The 64bit introduced SSE2 maths, replacing the silicon-based implementations of the FPU by software.

Taylor Series and Angle Reduction

In Delphi XE2 64bit, SSE2 is used to compute the trigonometric functions (cos, sin, etc.), and they are computed through what looks like Taylor series ^[1] (with double-precision literals being coded in hexadecimal, likely to minimize compiler precision issues).

However Taylor series only work for small values, so when you have a large angle value, it has to be reduced in the 0 .. 2PI range, which typically involves a form of floating-point Euclidian division ^[2] or exponent reduction. For typical SSE2 implementations, this means that computing a trigonometric function for a high angle value is slower, as this reduction has to be performed, typically, you’re looking at something like a 25% slowdown tops.

Bottleneck

That said, here comes iga2iga2 (in the comments ^[3]) and Ville Krumlinde, which both noticed to a performance issue in Delphi XE2 64bit, especially when facing other compilers. In XE2 64 bit, the reduction is performed through a loop and a fixed-step reduction, which means that the greater the angle value, the slower it gets.

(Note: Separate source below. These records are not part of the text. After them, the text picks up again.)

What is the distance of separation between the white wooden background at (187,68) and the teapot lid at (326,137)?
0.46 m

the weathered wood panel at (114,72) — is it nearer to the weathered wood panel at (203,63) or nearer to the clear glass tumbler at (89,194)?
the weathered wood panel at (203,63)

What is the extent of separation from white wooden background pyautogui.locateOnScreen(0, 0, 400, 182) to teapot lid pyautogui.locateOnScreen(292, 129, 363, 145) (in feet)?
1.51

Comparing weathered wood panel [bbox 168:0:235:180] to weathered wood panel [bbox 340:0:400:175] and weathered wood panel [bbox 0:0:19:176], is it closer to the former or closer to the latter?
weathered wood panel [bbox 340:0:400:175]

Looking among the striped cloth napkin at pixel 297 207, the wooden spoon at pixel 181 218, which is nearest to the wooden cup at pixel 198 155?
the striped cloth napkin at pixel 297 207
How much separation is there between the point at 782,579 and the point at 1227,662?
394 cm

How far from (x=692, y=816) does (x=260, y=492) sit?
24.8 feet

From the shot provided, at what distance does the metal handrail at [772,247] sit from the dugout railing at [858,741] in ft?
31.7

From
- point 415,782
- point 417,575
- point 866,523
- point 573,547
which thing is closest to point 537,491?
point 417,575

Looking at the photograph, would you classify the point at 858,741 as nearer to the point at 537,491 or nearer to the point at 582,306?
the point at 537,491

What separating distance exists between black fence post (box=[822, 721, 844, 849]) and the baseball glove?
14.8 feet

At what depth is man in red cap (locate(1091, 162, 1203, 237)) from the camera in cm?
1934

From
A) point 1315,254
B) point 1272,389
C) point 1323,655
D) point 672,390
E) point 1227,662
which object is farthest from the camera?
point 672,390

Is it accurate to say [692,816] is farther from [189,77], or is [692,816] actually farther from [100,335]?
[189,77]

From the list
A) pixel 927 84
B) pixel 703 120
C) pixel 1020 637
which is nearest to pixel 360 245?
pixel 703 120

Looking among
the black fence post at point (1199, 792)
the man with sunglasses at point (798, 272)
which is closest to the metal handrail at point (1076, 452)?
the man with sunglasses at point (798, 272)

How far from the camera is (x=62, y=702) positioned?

Here are some timings on a sin/cos benchmark (hundreds of thousandths of calls):

Angle value	XE2-32	XE2-64
1.0	112 ms	86 ms
100	113 ms	125 ms
1e7	114 ms	3700 ms
1e14	128 ms	7600 ms

Choices, Choices, Choices

But… timing isn’t everything, when computing trigonometry for very large angles, you quickly run into numerical precision issues, and then, you basically have three options:

just give up, that’s actually what the FPU does in 32bits, f.i. look at the value of Sin(1e22) in Delphi 32bit, it’s… 1e22. Which is obviously not a valid sine value! And you’ve been living with that potential issue for all your 32bit life…
spit out something, anything, under the assumption that if the user went for such an angle, it was garbage, so garbage in, garbage out, no one will notice it, you didn’t see me do it… you can’t prove anything anyway!
try to be accurate, damn the timings, damn garbage in, damn the torpedoes, full precision ahead! That’s what XE2-64 is doing. I haven’t checked in details, but XE2 approach seem to be based on this approach: “argument reduction, for huge arguments: good to the last bit ^[4]“, and it gets Sin(1e22) right.

Just try for Sin(1e22) in your favorite environment, the correct value is -0.8522, Delphi XE2 64bit Gets It Right, where other environments may just flash a bunch of random decimals to fool your eyes.

Update: as pointed by Daniel Bartlett in the comments, the AMD LibM library ^[5] provides a much faster and similarly accurate implementation of sin/cos and other functions.

So, what gives?

If you’re after raw accuracy, you’ll have to pay for the extra execution cycles to avoid the garbage out. However, chances are, your code doesn’t have anywhere near the numerical accuracy to avoid garbage in, so no matter the precision in the reduction, you’ll still just get garbage out. And if your code was running in 32bit, chances are you had some huge garbage out already, due to the FPU giving up.

If you’re not after accuracy, f.i. if you’re just using sine/cosine for time-based animations, the extra computing precision may bite you, for no benefit, so you’re better off performing the reduction yourself, before calling sin/cos, using whatever low-precision implementation you wish.

In the long run, it might be preferable for Delphi to just adopt the GIGO approach, and keep the high precision implementations for a high precision maths library: in most situations, they won’t avoid GO because of GI, so it might be best to blend with the rest (in benchmarks).